Monsieur Poupart-Lafarge, vous avez été entendu par la commission des affaires économiques de l'Assemblée nationale le 11 octobre dernier, et la même semaine par la commission homologue du Sénat. Depuis lors, Alstom a connu de nouveaux événements. Nous reviendrons, au cours de cette audition, sur la cession de la branche « Énergie » du groupe à General Electric (GE) à la suite de l'accord conclu en novembre 2014.
Pourquoi ce qui n'a pas été possible en 2014, c'est-à-dire un rachat croisé – les activités Transport étant regroupées chez Alstom, les activités Énergie chez Siemens – l'est aujourd'hui ? M. Kron déclarait à l'époque que ce rapprochement « serait néfaste aux salariés, aux clients et aux actionnaires ! ». Avait-il tort à ce point ?

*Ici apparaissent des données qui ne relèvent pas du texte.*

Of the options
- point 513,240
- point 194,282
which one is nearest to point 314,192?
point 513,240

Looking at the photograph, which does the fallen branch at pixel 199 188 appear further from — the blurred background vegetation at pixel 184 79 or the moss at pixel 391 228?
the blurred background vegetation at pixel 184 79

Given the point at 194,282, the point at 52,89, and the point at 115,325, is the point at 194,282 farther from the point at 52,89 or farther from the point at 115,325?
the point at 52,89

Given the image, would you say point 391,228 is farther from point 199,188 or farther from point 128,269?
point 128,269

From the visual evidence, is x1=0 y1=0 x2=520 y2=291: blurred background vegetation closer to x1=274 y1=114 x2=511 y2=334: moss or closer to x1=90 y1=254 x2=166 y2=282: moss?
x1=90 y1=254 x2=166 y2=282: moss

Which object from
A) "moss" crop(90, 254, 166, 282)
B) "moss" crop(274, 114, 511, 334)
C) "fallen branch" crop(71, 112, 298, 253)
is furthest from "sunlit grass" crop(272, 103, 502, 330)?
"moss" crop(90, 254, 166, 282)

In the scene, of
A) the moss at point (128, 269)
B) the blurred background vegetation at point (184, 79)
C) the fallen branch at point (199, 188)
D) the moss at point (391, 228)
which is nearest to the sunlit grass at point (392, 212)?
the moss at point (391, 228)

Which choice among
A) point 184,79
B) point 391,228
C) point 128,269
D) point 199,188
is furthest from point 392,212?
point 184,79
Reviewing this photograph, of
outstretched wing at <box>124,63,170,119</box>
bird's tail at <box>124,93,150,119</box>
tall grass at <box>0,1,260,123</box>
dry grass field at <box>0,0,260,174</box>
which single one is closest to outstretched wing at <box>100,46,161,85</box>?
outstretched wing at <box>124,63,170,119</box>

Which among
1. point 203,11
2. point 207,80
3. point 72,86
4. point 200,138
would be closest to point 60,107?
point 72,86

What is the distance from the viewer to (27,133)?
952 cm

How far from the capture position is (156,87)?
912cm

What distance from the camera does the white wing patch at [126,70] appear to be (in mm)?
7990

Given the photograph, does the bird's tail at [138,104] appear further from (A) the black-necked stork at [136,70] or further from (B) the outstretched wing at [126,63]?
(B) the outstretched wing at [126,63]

Cette audition devrait aussi nous permettre de connaître le résultat financier net réel de cette opération. Alors que l'accord avait été conclu pour 12,35 milliards d'euros, il semble que GE n'ait pas eu à décaisser cette somme : Alstom n'aurait reçu en tout et pour tout qu'un peu plus de 7 milliards d'euros. Pourriez-vous préciser ces chiffres ? Il faut rappeler qu'Alstom a dû contribuer au capital des trois joint-ventures à hauteur de 2,6 milliards d'euros, qu'en outre un peu plus de 1,9 milliard d'euros de trésorerie a été affecté aux nouvelles activités de GE en France, et que l'amende d'un peu plus de 700 millions de dollars à payer au Trésor américain a finalement été réglée par Alstom. Il nous intéresse donc de connaître précisément le montant effectivement encaissé par Alstom.
Nous souhaitons également vous entendre nous parler du management depuis lors et des perspectives des trois joint-ventures résultant de cet accord. En 2014, l'opération envisagée était un partenariat à 50-50, moins une action. Trois ans plus tard, on n'a pas le sentiment de la même implication d'Alstom dans ces co-entreprises : c'est le groupe GE qui prend les décisions de gouvernance et les décisions opérationnelles, et l'on prête à Alstom des intentions de revente ; Paris bruit de rumeurs sur de potentiels acquéreurs chinois. Nous aimerions connaître précisément vos intentions à ce sujet.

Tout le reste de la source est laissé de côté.